** PROBLEM DESCRIPTION **
Report how many lines of the records contain the string "Task", counting only matches with the same uppercase and lowercase letters. Give the number alone.

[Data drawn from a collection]
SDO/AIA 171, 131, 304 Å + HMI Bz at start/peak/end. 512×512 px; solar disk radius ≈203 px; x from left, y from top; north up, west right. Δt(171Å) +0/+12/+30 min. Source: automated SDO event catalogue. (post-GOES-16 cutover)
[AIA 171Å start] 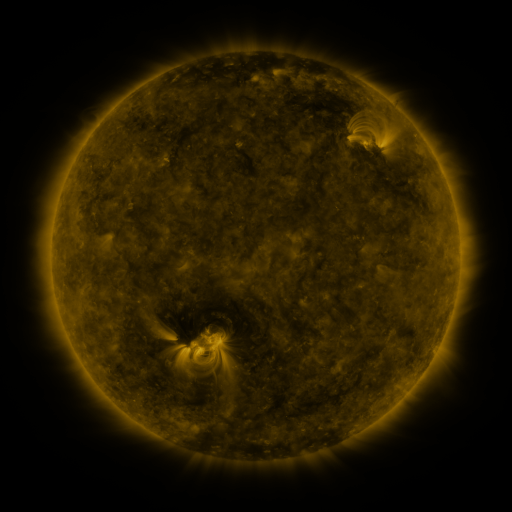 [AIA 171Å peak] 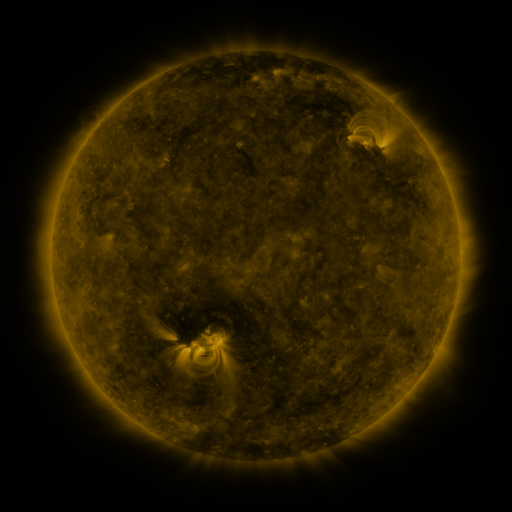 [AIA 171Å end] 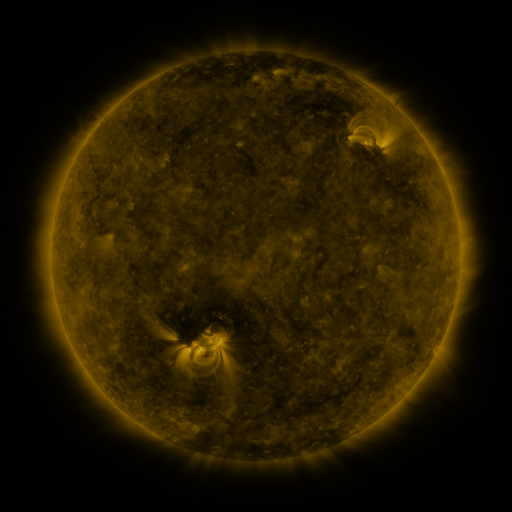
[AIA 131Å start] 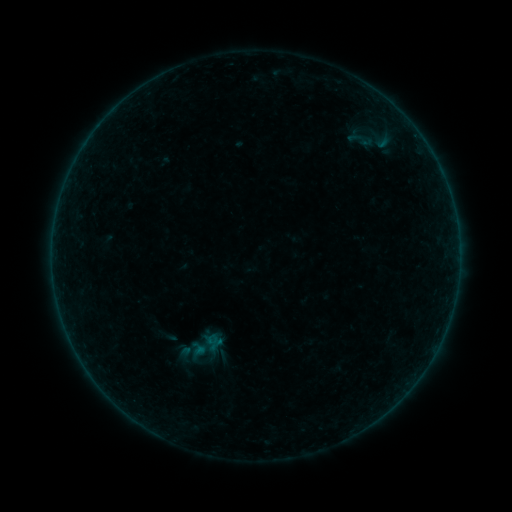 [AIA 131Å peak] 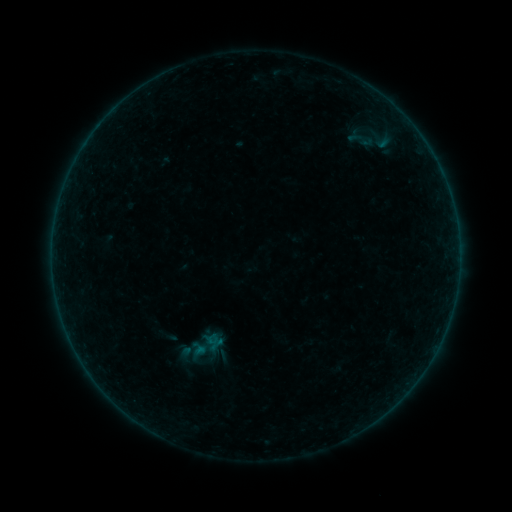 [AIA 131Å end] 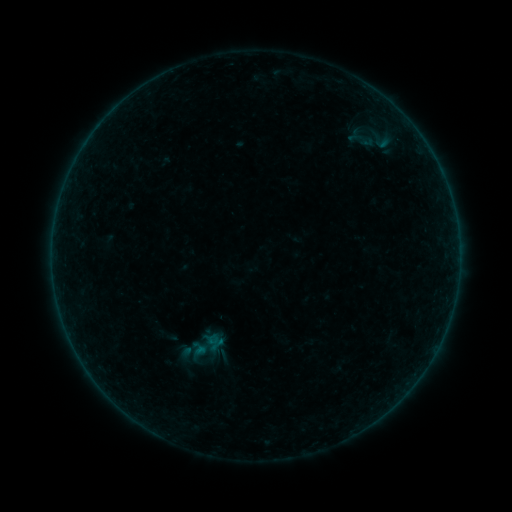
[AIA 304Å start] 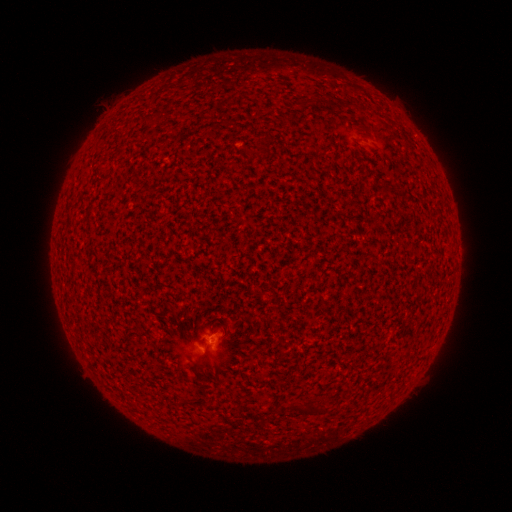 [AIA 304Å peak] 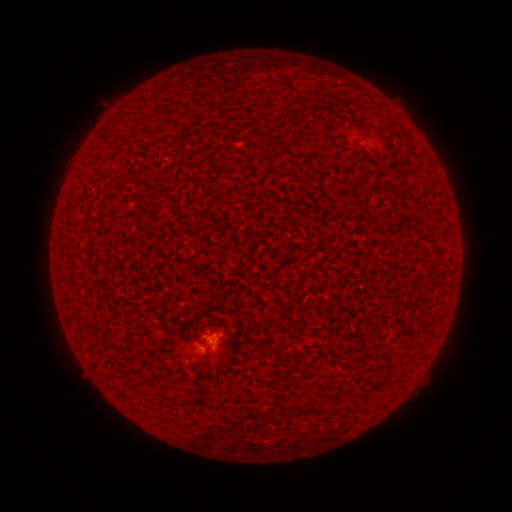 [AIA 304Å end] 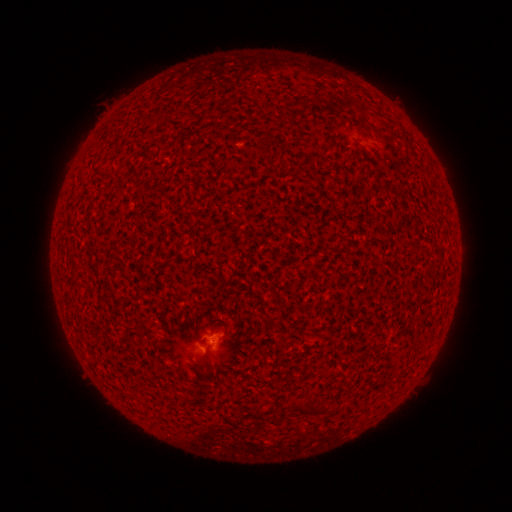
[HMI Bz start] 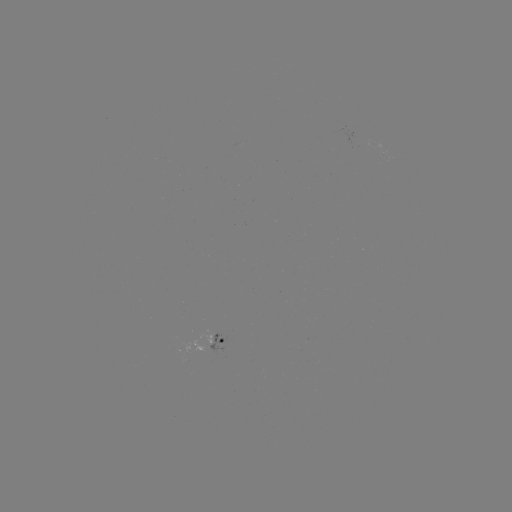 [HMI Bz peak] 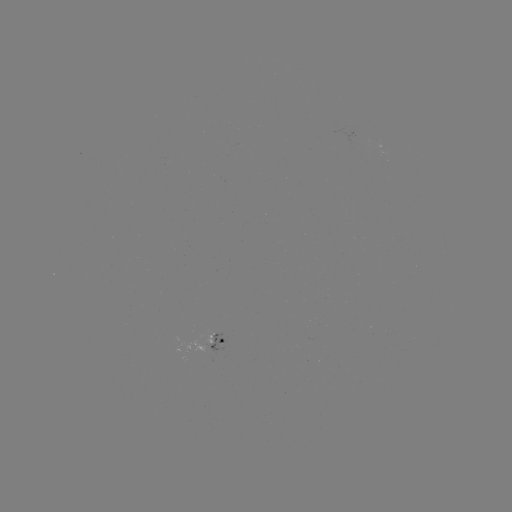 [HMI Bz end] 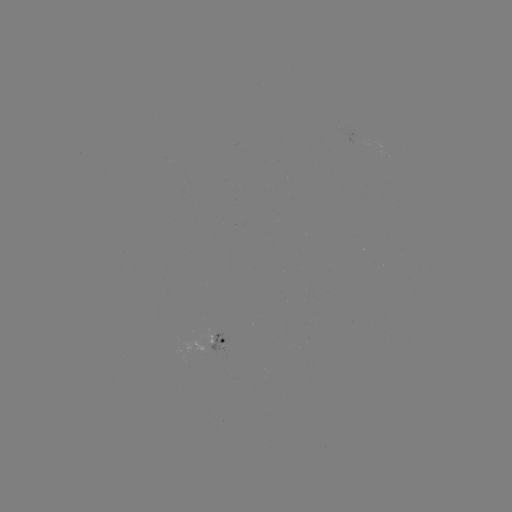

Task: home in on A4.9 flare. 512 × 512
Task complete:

** PROBLEM SOLUTION **
2